According to the \(12^\mathrm{th}\) State of Agile Survey, which Version One conducts yearly, SAFe continues to be the most popular scaling framework in large enterprises [29]. Moreover, a recent survey on software development approaches indicated the predominance of SAFe over LeSS and DAD [23]. As the number of organizations adopting scaling frameworks is increasing [29], this provides opportunities for researchers and software practitioners to accumulate knowledge on the usage of these frameworks through case studies, technical reports and experience reports. To our knowledge, no secondary studies on the benefits and challenges of the scaling frameworks or their adoption process have been published. This is striking, given their importance in the industry. In this paper, we start filling this gap by summarizing the benefits and challenges of adopting the SAFe framework in the form of a multi-vocal literature review.

2 Related Work

2.1 Scaled Agile Framework (SAFe)

The Scaled Agile Framework was designed by Dean Leffingwell to scale agile to large enterprises [1, 36]. It incorporates practices from Scrum, Extreme Programming, Kanban and Lean. It offers four levels: the Team, Program, Portfolio and Value stream levels. The team level comprises the agile teams. Agile Release Trains (ART’s) are introduced to scale a large number of teams and individuals at the program level. ART’s follow HIP (Hardening, Innovation, Planning) iterations to develop Potential Shippable Increments (PSI) or Program Increments (PI). PI’s are planned during the release planning days. SAFe introduces additional roles such as the Agile Release Train Engineer, system teams, release management team and portfolio management team. The core values of SAFe are: build in quality, transparency, alignment and program execution [16]. Figure 1 gives on overview of the SAFe framework.

Fig. 1.
figure 1

Scaled agile framework, version 4.5 [19]

2.2 Secondary Studies on Large-Scale Agile

Secondary studies on large-scale agile have explored topics such as challenges and success factors of large-scale agile transformations [8], organizational, managerial and cultural aspects [32], scalability and adoptability [22], inter-team coordination [14], architectural roles [35] and quality requirements practices [2]. However, systematic literature reviews on scaling frameworks have not been found in the literature. The only review found on scaling frameworks, compares a few scaling frameworks based on team size, practices and organization type [1]. Neither that review, nor other previous reviews on large-scale agile have included the grey literature, e.g. case studies or experience reports published on the homepages of the frameworks. While there are inherent problems with case studies published by the proponents of a particular framework, completely eliminating such studies from literature reviews unnecessarily excludes the voice of the practitioners on the usage of scaling frameworks and implementation of agile at scale. Thus, in particular given the lack of scientific literature, we consider it important to study such cases, fully understanding the related problems, further discussed below.

3 Research Method

We conducted a multivocal literature review on the adoption of the SAFe framework to answer the following research questions:

  • RQ1: What are the reported benefits of adopting SAFe?

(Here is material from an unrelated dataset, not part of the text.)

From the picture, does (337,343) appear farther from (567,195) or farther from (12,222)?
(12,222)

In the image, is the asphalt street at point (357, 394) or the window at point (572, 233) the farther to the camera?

  • RQ2: What are the reported challenges of adopting SAFe?

3.1 Multivocal Literature Review

Systematic literature reviews and systematic mapping studies have been popular in the field of software engineering. They help to summarize the existing studies reported in a specific research domain [11]. According to the widely adopted systematic literature review guidelines [21], a “fully systematic literature review” should include both the grey and the peer reviewed literature. Grey literature is defined as, “(the literature), produced on all levels of government, academics, business and industry in print and electronic formats, but which is not controlled by commercial publishers, i.e., where publishing is not the primary activity of the producing body” [11].

However, most SLRs published in the software engineering literature have not included the grey literature [12]. Including the grey literature is challenging, and the search strategy for grey literature has not been systematically addressed in the SLR guidelines [21]. This is unfortunate, as excluding this literature will eliminate the voice and opinions of the practitioners who do not publish in the academic forums [4, 12]. It has been evident that most of the software practitioners do not publish in academic fora [13].

The situation seems to be slowly changing for the better. Recent literature reviews including both peer reviewed literature, as well as grey literature from blogs, websites, and white papers, have popularized the term “multi-vocal literature reviews”, or MLRs [12]. Several such reviews have been conducted in software engineering to bridge the gap between the voice of practitioners and academics [4, 12, 28, 34].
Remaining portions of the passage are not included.